マリリンの死は、ピッグス湾事件(1961年4月)とキューバ危機(1962年10月)という冷戦の緊張が高まっていた時期に起きた。ケネディ政権を揺るがす情報を彼女が知っていた可能性は十分ある。

政府による暗殺説に懐疑的

FBIがフーバー長官に渡した報告書の中に「マリリンが水爆実験について大統領に聞いた」と書かれていた。目を疑うような一文が記されていたが、政府による暗殺説に多くの者たちは懐疑的である。

それは、ケネディ兄弟が罪に問われる危険を冒してまで、マリリンに国家機密を漏らすほど分別のない愚か者だったとは思えないからだ。

CIAがマリリンの殺害に関与したという説もあるが、それを裏付ける証拠は1つもない。

FBIによる暗殺説

マリリン・モンローは、2つの件でケネディ兄弟を脅していたという説がある。

  1. ロバート・ケネディに不倫関係を続ける、もしくは妻と離婚して自分と結婚すること
  2. JFKの大統領当選がシカゴマフィアの票の不正操作によるものだと暴露すること

FBI長官エドガー・フーヴァーはケネディ家とは不仲だったが、愛国者として米国をスキャンダルから守るため、大統領と映画スターとの問題を解決しようと尽力した。

暗殺計画を遂行し、ケネディ兄弟に恩を売っておけば、フーヴァーはいつまでもFBI長官の座に居座ることが出来ると考えたのかもしれない。

マフィア暗殺説

ケネディ兄弟だけでなく、シカゴマフィアのボスであるサム・ジアンカーナともベッドをともにしたとされるマリリン・モンロー。

彼女はアメリカの最上層部に君臨する人々を破滅させうる何かを知っていた。

マリリンとロバート・ケネディとの不倫関係に終止符が打たれたとき、マフィアは役目の終わった彼女を口封じが必要な制御不能の爆弾だと判断したのだろうか。

カトリック教会による暗殺説

ケネディ家が心から信頼し、CIAやマフィアとつながっていた組織といえばカトリック教会だ。

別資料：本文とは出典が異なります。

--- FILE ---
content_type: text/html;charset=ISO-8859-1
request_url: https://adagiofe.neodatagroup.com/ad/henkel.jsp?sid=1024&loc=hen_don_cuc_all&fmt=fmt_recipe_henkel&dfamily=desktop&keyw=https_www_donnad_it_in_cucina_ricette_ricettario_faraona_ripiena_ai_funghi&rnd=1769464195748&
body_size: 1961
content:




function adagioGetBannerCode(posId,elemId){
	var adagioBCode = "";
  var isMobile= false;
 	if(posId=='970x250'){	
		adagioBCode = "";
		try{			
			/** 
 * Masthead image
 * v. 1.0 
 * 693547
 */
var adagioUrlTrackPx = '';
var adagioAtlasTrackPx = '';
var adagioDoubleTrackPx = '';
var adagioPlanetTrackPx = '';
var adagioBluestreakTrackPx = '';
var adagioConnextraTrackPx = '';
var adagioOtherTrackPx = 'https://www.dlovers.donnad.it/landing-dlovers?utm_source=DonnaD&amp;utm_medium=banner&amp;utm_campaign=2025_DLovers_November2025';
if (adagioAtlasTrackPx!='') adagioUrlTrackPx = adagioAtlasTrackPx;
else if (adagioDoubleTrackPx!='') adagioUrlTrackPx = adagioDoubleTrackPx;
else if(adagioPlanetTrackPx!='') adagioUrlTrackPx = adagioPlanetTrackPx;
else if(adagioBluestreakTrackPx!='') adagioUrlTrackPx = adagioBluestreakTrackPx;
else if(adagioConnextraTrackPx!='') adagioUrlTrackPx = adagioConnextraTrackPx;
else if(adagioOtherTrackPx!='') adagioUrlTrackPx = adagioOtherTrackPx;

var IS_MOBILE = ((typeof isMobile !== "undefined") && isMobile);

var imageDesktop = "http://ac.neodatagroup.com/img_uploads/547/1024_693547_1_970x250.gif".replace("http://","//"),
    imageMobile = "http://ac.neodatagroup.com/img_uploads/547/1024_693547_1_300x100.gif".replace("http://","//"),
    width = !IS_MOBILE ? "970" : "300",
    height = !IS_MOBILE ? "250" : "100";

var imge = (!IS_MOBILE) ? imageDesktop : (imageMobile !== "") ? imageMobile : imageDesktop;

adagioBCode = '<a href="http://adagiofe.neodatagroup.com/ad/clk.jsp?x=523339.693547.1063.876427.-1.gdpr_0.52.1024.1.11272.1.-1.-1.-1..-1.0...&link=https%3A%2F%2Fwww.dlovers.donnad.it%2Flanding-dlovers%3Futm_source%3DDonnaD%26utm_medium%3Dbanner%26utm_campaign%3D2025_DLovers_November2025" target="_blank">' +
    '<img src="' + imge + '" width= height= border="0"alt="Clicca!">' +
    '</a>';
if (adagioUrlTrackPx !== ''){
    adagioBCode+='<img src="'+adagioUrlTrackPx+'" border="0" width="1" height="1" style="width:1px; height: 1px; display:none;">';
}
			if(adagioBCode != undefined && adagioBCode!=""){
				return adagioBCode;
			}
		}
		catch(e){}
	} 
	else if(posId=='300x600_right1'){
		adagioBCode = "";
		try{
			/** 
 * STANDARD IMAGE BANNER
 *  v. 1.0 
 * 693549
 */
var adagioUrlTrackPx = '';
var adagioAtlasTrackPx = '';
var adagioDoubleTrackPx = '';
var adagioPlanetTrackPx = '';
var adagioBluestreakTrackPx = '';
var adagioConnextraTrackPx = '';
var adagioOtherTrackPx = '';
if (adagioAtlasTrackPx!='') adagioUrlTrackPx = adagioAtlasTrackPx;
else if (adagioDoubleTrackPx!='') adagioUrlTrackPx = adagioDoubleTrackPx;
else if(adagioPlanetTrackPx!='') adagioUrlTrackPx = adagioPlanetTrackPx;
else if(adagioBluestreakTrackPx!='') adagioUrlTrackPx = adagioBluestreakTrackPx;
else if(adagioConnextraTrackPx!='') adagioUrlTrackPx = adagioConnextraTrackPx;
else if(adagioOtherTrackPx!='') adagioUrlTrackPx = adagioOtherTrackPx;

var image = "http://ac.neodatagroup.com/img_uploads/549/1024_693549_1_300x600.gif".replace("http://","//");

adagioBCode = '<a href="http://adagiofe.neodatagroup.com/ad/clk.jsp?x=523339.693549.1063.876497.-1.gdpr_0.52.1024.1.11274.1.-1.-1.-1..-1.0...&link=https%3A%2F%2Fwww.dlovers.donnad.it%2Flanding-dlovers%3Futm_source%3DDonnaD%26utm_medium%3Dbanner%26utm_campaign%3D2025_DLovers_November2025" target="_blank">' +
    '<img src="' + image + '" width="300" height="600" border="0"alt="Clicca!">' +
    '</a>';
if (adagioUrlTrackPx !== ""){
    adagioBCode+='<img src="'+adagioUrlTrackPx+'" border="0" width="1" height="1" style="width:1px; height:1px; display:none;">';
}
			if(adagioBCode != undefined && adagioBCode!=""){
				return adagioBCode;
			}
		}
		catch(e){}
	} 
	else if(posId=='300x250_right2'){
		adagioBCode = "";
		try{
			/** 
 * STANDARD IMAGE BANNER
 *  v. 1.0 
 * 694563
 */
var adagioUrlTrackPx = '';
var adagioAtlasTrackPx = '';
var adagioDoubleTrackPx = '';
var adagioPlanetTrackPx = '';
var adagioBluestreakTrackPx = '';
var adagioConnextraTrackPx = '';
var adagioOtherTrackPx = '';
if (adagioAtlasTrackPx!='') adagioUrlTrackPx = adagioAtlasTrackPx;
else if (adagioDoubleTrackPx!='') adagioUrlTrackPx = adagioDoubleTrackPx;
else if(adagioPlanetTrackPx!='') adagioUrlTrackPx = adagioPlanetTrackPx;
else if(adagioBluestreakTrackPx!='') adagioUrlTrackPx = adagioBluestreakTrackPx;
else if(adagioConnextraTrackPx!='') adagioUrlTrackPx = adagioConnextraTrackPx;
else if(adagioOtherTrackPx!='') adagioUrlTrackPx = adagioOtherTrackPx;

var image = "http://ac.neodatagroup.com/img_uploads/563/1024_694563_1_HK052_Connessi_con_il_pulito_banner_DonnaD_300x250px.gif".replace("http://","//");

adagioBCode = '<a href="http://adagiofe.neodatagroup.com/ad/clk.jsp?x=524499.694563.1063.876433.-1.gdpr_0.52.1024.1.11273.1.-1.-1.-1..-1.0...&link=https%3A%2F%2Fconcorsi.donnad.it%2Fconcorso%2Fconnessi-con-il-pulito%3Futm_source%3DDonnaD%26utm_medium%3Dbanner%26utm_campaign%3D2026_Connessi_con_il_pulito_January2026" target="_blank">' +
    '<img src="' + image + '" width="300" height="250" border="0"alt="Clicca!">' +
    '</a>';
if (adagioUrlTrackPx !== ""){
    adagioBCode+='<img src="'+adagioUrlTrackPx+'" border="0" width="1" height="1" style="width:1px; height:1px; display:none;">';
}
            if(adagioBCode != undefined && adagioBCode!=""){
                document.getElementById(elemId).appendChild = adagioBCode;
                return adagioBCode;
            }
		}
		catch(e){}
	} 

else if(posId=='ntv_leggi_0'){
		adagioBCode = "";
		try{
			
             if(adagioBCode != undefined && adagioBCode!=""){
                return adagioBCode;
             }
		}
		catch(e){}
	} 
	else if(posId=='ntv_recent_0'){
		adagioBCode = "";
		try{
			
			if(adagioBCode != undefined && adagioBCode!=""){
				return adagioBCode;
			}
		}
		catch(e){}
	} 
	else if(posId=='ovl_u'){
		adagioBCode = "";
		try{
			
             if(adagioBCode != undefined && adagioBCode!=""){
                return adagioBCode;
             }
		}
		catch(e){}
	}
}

JFKは米国初のカトリック教徒の大統領だった。

一説によれば、教会はJFKを守りたい一心で厄介な元愛人の殺害計画に関与してしまったという噂がある。

また、マリリン・モンローは敬虔とは程遠いがユダヤ教徒だったので、JFKがカトリック教徒だと知った時、2人の関係に未来はないと悟り絶望したという。

メン・イン・ブラックによる暗殺説

マリリン・モンローの殺害犯は、UFOや宇宙人の陰謀を隠蔽するために雇われたエージェント「メン・イン・ブラック」とする説もある。

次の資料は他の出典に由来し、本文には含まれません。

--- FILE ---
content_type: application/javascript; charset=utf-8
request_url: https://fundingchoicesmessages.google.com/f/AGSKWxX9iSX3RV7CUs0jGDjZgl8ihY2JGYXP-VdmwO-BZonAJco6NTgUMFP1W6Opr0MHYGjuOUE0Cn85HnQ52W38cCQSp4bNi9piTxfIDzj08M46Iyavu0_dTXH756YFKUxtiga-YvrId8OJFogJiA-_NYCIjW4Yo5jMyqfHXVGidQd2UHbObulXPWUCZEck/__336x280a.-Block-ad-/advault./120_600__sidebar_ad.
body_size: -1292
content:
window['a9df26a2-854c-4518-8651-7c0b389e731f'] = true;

JFKと親しくなるにつれ、地球外生命体に関する情報を知ってしまったマリリンは、JFKが自分に飽きて離れていくと確信すると、その秘密を暴露しようとした。

どちらにせよ、メン・イン・ブラックが動かざるをえない状況になったのだ。

あとがき

マリリン・モンローはジェームズ・ディーンやエルビス・プレスリーと同じように年を取ることもない。彼らの時間は止まったままで、だからこそ特別な存在ともいえる。

彼女には、まだ見ぬ才能と可能性があったはずだ。彼女は、その美貌と才能で象徴となり、死によって伝説となった。謎の死を遂げたことで彼女は象徴であり続ける。

彼女を超える映画スターは今後現れないと考える人も多い。マリリンの死についての議論が続く限り、人々は彼女を忘れることはない。そう、未来永劫、関心を集め続けるには謎が必要なのだ。